§ TASKS TO CARRY OUT:
**A.** Shorten the paragraph in the mining technology article that begins "As a major consumer of critical metals" into one brief sentence, keeping its main facts.
**B.** From the mining technology article, copy the passage that starts at the words "The answer…Artificial Intelligence!" and ends after "mine in Zambia.".

§ DOCUMENT EXTRACT:

------------------------------------------------

Over recent months, influential tech titans have made a surprising entry into the mining industry.
According to some sources, tech will be the answer to a looming crisis in metal supplies.
So how do computer engineers plan on finding the next generation of ore bodies?
The answer…Artificial Intelligence!
As a major consumer of critical metals, tech has a lot of skin in the game when it comes to securing supply chains of raw materials.
It’s why there’s been some high-profile tech names entering the mining space of late…
‘Disrupters’ looking to flip the traditional methods of discovery.
According to them, AI and algorithms will replace boots on the ground.
That’s what the Californian-based KoBold Metals is looking to achieve.
It has some pretty powerful backers too…billionaire tech giants Bill Gates and Jeff Bezos recently committed US$150 million.
It enabled the company to secure a prized high-grade, copper-cobalt mine in Zambia.

------------------------------------------------

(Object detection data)
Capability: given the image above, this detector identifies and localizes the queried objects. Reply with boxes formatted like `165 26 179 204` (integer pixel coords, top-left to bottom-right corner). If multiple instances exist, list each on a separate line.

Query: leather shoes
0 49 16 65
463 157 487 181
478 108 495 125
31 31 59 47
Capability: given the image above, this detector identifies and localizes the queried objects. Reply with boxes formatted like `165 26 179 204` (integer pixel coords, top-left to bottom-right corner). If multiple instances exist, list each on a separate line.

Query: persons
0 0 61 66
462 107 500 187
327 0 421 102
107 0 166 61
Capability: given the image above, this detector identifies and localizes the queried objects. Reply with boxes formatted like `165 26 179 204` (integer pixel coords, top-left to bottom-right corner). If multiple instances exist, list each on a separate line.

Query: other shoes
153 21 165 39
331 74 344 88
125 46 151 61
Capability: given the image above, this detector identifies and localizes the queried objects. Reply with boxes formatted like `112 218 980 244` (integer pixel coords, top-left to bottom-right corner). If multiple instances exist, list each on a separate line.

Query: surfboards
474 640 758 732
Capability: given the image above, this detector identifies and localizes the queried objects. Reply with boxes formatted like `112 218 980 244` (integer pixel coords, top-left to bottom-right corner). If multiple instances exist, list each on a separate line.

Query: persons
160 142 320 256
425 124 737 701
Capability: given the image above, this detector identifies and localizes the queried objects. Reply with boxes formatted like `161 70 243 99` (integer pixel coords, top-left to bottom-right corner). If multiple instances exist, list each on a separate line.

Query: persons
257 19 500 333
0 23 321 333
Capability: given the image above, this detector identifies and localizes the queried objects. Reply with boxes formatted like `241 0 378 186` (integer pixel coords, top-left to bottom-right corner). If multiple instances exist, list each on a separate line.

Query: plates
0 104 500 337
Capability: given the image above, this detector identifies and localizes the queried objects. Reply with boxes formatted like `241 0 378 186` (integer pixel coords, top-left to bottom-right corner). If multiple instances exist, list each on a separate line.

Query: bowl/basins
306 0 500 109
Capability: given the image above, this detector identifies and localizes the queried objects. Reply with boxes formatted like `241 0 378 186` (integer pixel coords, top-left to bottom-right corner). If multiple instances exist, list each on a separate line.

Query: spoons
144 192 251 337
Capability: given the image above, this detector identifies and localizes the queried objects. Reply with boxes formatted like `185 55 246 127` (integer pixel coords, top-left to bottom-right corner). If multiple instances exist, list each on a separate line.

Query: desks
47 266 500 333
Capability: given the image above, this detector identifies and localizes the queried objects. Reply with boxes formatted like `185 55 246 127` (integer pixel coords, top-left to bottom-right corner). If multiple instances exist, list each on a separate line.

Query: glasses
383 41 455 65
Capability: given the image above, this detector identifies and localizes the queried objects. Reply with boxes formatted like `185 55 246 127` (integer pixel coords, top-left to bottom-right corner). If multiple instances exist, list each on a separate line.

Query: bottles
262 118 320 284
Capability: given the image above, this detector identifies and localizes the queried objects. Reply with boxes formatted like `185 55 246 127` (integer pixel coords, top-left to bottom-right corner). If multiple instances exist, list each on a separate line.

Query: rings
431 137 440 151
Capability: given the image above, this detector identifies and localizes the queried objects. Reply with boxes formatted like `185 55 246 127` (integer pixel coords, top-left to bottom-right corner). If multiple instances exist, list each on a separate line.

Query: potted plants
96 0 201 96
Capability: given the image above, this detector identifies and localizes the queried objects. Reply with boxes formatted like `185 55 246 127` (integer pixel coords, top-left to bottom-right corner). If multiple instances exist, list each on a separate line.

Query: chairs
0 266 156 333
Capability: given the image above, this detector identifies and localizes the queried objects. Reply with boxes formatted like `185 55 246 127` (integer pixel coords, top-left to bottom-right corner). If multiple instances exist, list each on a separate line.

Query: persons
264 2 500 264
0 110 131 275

------------------------------------------------

§ ANSWER LIST:
**A.** Because tech consumes a large share of critical metals, it has a strong stake in securing raw-material supply chains.

**B.**
The answer…Artificial Intelligence!
As a major consumer of critical metals, tech has a lot of skin in the game when it comes to securing supply chains of raw materials.
It’s why there’s been some high-profile tech names entering the mining space of late…
‘Disrupters’ looking to flip the traditional methods of discovery.
According to them, AI and algorithms will replace boots on the ground.
That’s what the Californian-based KoBold Metals is looking to achieve.
It has some pretty powerful backers too…billionaire tech giants Bill Gates and Jeff Bezos recently committed US$150 million.
It enabled the company to secure a prized high-grade, copper-cobalt mine in Zambia.